Furthermore, most Chinese investments in Uruguay have been made by private companies, while in LAC as a whole, 75% of Chinese investments are made through state-owned enterprises and only 13% by private or minority state-owned companies.[34] This preference for state-led investments in the region contrasts with Uruguay’s competitive and regulated investment process.
In such a political and institutional environment, long-standing investors in the country, such as Spain, the United States, Brazil or Argentina, continue to be hegemonic. In the case of neighboring countries, proximity and cultural similarity play a role, while in the case of Spain and the United States, a well-established network of contacts and knowledge of the country, as well as knowledge of the legal framework, are relevant.

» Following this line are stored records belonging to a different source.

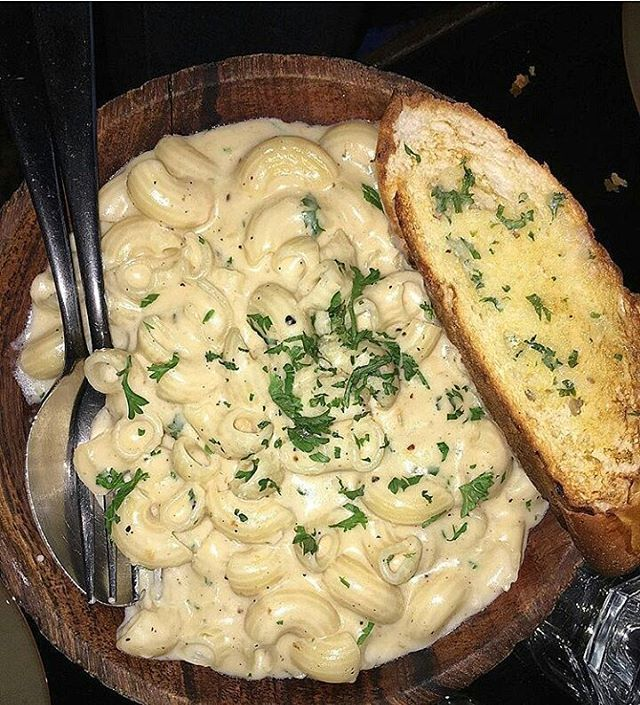 Today's top pick of @trellingfood . . Evening Scenes 😇 Mac And Cheese😋 Picture Courtesy :- @foodmastarni . Use #trelllingfood to get featured!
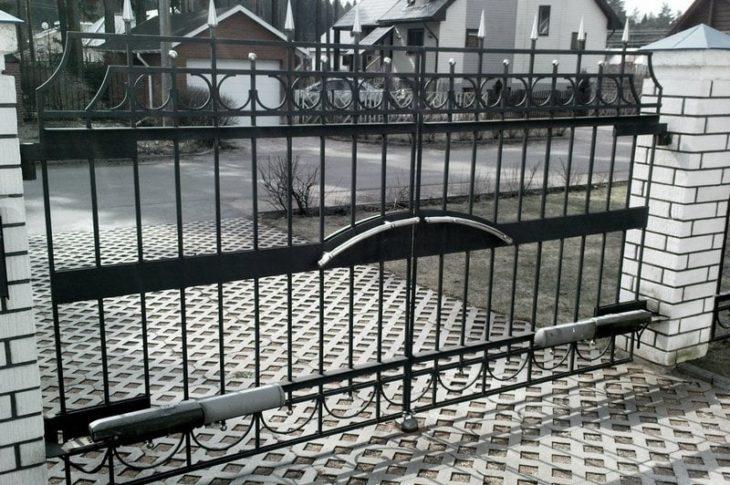 Распашные ворота: изготовление и установка в Волгограде
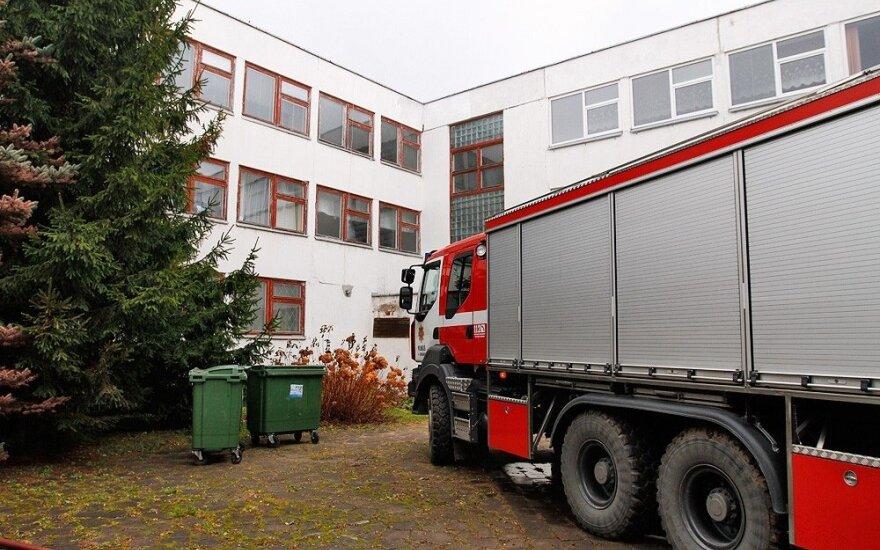 В Вильнюсе из-за пожара из прогимназии эвакуировали больше 900 человек
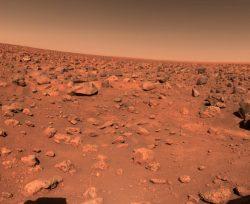 NASA hlásí objev obrovské zásobárny vody na Marsu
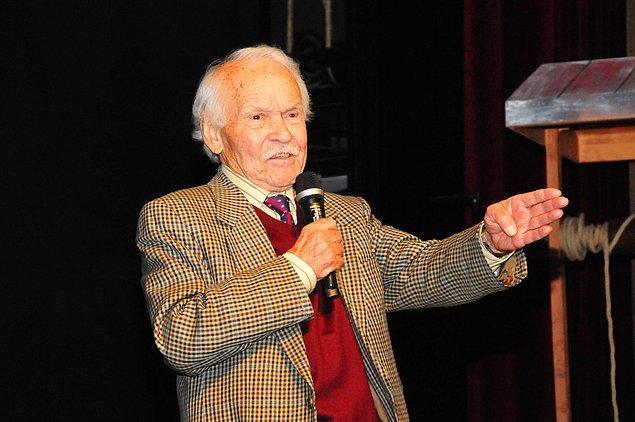 29 Ekim 1933 günü Adana'da dünyaya gelen İzgü ülkenin çeşitli şehirlerinde öğretmenlik mesleğini icra etti.
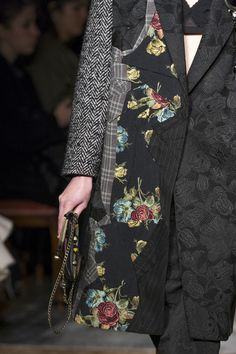 Antonio Marras at Milan Fashion Week Fall 2019 - Details Runway Photos Antonio Marras, Silk Jacket, Embroidered Jacket, Street Outfit, Milan Fashion Weeks, Elegant Outfit, Coats For Women, Couture, Cool Outfits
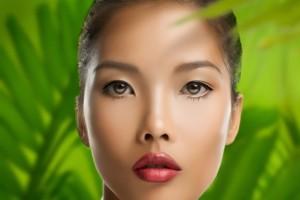 mujer maquillada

Despite the current trends, the nature of Chinese investments in Uruguay may evolve in the near future. As China advances, its investments could shift from the traditional natural resource exploitation to sectors such as renewable energy and technological innovation, potentially aligning better with Uruguay’s offerings. Uruguay is interested in attracting Chinese investments into economic sectors such as agriculture, infrastructure, logistics, and technologies, representing once again the pragmatic interests of its participation in the South — South projects of China and a fairly pragmatic attitude toward the very concept of the Global South itself.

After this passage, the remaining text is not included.